### WHAT THE TASK REQUIRES
Leave out the pictures and retype, exactly, the lines below from the line with "飛鳥カリーカフェ - 当店オリジナル旨辛チキンと季節の明日香産野菜がたっぷりの限定数ランチ。カレースープもついてます。" up to and including the line with "Piazza della Fontana – Vittorio Veneto", nothing more.

### DATA SHOWN
********************

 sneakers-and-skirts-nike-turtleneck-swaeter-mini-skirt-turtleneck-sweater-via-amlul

********************

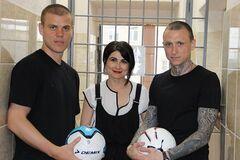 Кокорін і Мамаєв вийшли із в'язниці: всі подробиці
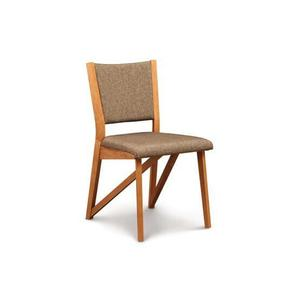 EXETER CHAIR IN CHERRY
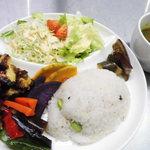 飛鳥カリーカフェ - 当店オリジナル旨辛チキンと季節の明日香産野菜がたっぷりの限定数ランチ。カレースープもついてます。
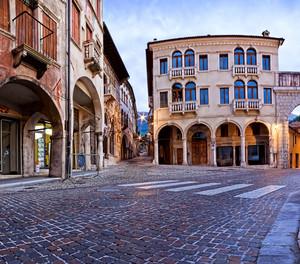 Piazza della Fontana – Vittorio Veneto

********************

### EXPECTED ANSWER
 飛鳥カリーカフェ - 当店オリジナル旨辛チキンと季節の明日香産野菜がたっぷりの限定数ランチ。カレースープもついてます。
 Piazza della Fontana – Vittorio Veneto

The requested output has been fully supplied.